The THC found in certain brands of the above-mentioned food comes from hempseeds and hempseed oil, popular with some so-called "natural food" manufacturers because they are high in protein and serve as a fatty acid supplement -- "good fats" that doctors like. But DEA says such foods are now controlled substances illegal for everyone.

Makers of foods with hempseeds or oil, with $5 million in annual sales, argue that the amount of THC is so infinitesimal that inhumanly high consumption of them would be required to get high. They liken it to getting a buzz from eating the opiate-containing poppy seeds on bagels or the alcohol in orange juice.

But the Controlled Substances Act says that any consumption of THC is forbidden. And any food that contains it is no longer to be sold, distributed or eaten.

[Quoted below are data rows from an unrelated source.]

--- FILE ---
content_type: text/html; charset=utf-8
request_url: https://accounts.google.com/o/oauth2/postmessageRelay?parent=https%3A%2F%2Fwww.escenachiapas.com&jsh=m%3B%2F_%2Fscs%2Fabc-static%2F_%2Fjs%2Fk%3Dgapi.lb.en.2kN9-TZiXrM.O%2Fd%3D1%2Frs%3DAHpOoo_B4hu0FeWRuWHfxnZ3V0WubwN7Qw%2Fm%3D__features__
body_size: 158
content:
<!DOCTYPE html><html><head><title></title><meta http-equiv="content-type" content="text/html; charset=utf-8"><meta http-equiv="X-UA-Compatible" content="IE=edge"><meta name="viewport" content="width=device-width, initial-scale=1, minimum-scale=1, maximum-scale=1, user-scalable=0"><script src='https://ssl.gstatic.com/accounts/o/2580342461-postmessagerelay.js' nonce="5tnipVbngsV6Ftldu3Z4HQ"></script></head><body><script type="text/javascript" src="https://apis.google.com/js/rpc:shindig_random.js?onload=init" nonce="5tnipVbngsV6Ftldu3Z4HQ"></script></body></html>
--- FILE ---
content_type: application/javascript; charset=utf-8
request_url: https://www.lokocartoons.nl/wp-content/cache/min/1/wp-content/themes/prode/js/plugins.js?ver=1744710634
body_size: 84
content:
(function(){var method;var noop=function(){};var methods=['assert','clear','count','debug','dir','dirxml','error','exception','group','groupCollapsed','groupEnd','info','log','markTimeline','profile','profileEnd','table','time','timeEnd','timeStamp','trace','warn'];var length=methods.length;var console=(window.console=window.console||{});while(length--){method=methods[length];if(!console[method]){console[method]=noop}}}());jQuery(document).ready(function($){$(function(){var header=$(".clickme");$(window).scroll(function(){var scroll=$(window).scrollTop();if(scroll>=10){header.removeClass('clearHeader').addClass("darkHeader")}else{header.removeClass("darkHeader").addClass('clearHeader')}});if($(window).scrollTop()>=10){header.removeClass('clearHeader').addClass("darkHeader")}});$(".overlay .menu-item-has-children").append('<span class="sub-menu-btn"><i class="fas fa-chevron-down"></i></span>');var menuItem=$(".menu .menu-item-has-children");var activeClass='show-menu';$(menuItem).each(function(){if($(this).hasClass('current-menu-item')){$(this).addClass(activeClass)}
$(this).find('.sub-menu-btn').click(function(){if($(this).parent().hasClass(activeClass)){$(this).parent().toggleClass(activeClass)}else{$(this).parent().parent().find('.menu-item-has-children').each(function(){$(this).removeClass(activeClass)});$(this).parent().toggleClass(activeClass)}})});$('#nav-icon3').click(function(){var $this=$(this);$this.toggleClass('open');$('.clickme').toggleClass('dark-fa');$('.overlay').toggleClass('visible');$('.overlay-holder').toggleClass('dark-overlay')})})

Says the DEA: "If you wish to err on the side of caution, you may freely dispose of the product. As stated in the rules that DEA published on Oct. 9, 2001, anyone who has purchased a food or beverage product that contains THC has 120 days (until Feb. 6, 2002) to dispose of the product without penalty under federal law."

After Feb. 6, it will be illegal to sell or import any hemp-containing foods.

The DEA, in its wisdom, notes that bird seed with cannabis seeds, clothing such as hats, shirt and shoes, cosmetics, lotion, paper, rope, twine and, yes, shampoo and soap, which also can contain hemp, are not illegal. "Based on the information currently available, DEA believes that [such products] do not cause THC to enter the human body and are therefore legal."

Confronted with the thought that the government's investing time, money and energy in such a campaign during a time of war is, possibly, ridiculous, Hutchinson says, "Many Americans do not know that hemp and marijuana are both parts of the same plant and that hemp cannot be produced without producing marijuana."

Not surprisingly, supporters of food with hempseed oil have gone to court, beseeching the 9th U.S. Circuit Court of Appeals to block the DEA rule. DEA says it is permitted to issue the ban on THC-laced products without a formal rule-making procedure although the public may comment until Dec. 10. "It's like the judge announcing the verdict before the trial," complained John Young, a lawyer for the hemp-food lawsuit, to the National Law Journal.

Groups which are applauding the DEA's action, such as the conservative Family Research Council, say food with hempseeds sends a pro-drug message to children and is camouflage for a campaign to legalize marijuana.

The other day, confronted by a man in Florida who said the government was not responding to his needs, President Bush muttered, "I can't stand bureaucracy."

Bush remembered the cameras were rolling and said that he appreciated "the hard-working people who care enough to work for the government. But what I don't like is systems that get so cumbersome that those who are trying to help you don't get the product out."

In the course of writing this, I have munched on the 120-calorie corn chips, the 220-calorie pretzels and devoured the 170-calorie snack bar. In truth, I feel nothing but my waistband.

And a curious desire to watch "Monty Python's Flying Circus."